In de inleiding schreef Paul Arnoldussen: ‘Katten waren in Nederland in de Tweede Wereldoorlog het haasje. Maar hoe veelvuldig en in welke mate? En hoe verweerden zij zich? Vragen te over.
‘Nederlandse poezen documenteren zich slecht en lopen op het gebied van oral history niet voorop. Erger, ook de mensen die hen omringen hebben het minder succesvol gedaan als het om de kat gaat. Er waren instanties die zich met de poes bemoeiden, zoals het Rijksbureau voor de Voedselvoorziening, maar in de archieven van die instelling hoeft de onderzoeker qua poes niet meer dan een kwartiertje uit te trekken.

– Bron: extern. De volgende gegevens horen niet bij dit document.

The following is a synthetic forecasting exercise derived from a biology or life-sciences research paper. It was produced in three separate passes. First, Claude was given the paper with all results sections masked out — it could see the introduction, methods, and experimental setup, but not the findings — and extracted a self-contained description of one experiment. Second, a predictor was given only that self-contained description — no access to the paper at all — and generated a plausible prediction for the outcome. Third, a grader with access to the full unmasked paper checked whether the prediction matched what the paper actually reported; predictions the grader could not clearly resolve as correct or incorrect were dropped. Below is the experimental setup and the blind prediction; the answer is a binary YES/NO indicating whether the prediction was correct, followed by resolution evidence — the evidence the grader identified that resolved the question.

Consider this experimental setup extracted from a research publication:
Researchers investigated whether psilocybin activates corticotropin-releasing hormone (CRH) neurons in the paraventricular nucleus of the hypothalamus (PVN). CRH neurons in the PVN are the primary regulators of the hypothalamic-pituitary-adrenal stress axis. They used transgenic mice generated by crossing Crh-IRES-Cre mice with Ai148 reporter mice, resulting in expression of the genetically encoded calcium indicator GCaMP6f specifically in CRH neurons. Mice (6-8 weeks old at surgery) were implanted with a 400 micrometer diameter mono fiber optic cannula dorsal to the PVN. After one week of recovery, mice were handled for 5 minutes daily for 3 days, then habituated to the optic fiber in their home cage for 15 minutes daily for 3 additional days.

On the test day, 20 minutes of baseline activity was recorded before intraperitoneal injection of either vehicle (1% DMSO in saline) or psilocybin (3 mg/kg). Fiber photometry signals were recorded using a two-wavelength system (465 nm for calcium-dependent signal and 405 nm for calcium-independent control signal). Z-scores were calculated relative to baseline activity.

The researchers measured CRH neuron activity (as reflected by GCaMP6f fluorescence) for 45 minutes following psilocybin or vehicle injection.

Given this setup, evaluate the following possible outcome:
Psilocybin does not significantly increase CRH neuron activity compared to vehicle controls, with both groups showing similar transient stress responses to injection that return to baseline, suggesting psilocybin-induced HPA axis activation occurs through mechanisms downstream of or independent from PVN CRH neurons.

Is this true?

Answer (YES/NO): NO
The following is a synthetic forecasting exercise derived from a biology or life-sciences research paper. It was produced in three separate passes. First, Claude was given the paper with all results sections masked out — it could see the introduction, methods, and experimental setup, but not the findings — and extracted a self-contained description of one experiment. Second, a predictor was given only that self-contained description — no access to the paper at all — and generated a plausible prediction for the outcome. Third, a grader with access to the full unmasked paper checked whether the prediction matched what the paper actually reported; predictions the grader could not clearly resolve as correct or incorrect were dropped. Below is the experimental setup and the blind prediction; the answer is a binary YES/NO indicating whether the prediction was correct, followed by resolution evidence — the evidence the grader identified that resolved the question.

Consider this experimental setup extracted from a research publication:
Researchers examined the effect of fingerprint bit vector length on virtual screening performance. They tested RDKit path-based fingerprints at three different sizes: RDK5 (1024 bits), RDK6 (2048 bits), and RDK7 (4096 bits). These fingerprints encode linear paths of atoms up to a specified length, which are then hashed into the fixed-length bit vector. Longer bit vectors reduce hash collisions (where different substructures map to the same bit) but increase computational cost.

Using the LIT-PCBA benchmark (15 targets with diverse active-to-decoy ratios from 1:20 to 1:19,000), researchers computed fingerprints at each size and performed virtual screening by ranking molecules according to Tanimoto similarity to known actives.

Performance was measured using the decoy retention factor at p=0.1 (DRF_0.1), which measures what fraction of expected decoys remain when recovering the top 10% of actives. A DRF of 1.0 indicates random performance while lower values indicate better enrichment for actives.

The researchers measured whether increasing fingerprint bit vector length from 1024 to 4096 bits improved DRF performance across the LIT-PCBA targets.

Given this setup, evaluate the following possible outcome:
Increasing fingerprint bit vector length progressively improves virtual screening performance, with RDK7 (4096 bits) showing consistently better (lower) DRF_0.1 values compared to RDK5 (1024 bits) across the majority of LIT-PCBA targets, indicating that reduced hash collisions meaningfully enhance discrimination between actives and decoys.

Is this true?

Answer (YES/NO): NO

‘De Dierenbescherming heeft zelfs geen archief over die periode; we moeten het doen met een incomplete set van het verenigingsorgaan uit die tijd. De Sophia Vereeniging? Geen archief. Asiels? Niet of nauwelijks. Ja, incidenteel kan er een bouwtekening worden geleverd en een lijst van bestuursleden. Dat schiet niet op. Het asiel in Breda heeft enig materiaal en is wat dat betreft een witte raaf.

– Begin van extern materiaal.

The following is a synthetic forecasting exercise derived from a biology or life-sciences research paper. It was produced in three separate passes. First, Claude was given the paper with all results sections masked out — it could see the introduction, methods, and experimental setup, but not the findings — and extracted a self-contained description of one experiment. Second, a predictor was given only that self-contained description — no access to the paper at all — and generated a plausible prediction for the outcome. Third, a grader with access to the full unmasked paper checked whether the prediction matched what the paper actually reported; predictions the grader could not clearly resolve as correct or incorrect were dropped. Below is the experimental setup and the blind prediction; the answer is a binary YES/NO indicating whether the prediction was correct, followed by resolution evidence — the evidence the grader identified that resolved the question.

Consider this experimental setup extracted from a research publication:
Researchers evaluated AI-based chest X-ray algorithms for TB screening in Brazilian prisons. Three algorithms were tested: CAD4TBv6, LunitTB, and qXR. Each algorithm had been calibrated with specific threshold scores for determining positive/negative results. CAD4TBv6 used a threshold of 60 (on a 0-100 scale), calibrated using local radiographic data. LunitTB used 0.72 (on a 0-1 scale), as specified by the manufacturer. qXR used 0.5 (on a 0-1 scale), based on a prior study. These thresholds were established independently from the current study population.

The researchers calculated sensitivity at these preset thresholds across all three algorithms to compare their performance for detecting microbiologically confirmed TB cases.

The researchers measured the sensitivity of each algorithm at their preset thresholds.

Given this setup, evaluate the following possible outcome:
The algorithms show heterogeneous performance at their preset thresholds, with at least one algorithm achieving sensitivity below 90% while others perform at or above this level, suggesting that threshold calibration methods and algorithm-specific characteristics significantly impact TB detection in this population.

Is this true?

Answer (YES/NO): NO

‘Maar gelukkig is er nu het krantenarchief van de Koninklijke Bibliotheek, met een prima zoekfunctie. De zoektermen kat, katten, poes, poezen, poesen, kater en katers leverden toch nog heel veel informatie op. Niet uit de illegale kranten – die meenden zich over andere zaken druk te moeten maken – maar wel uit de reguliere, destijds ‘‘gelijkgeschakelde’’ pers. Die gold dan wel als onbetrouwbaar, maar naar mijn indruk viel dat op het gebied van de poes wel mee. De meeste informatie in deze studie – laten we het toch maar zo noemen – komt uit de pers.
‘En gelukkig zijn daarbij ook verhalen te vinden waar een poes bij kan spinnen. Het is de gewoonte bij een uitgave als deze dat de schrijver zich bescheiden opstelt en vooral pleit voor vervolgstudie. Daar sluit ik me graag bij aan.’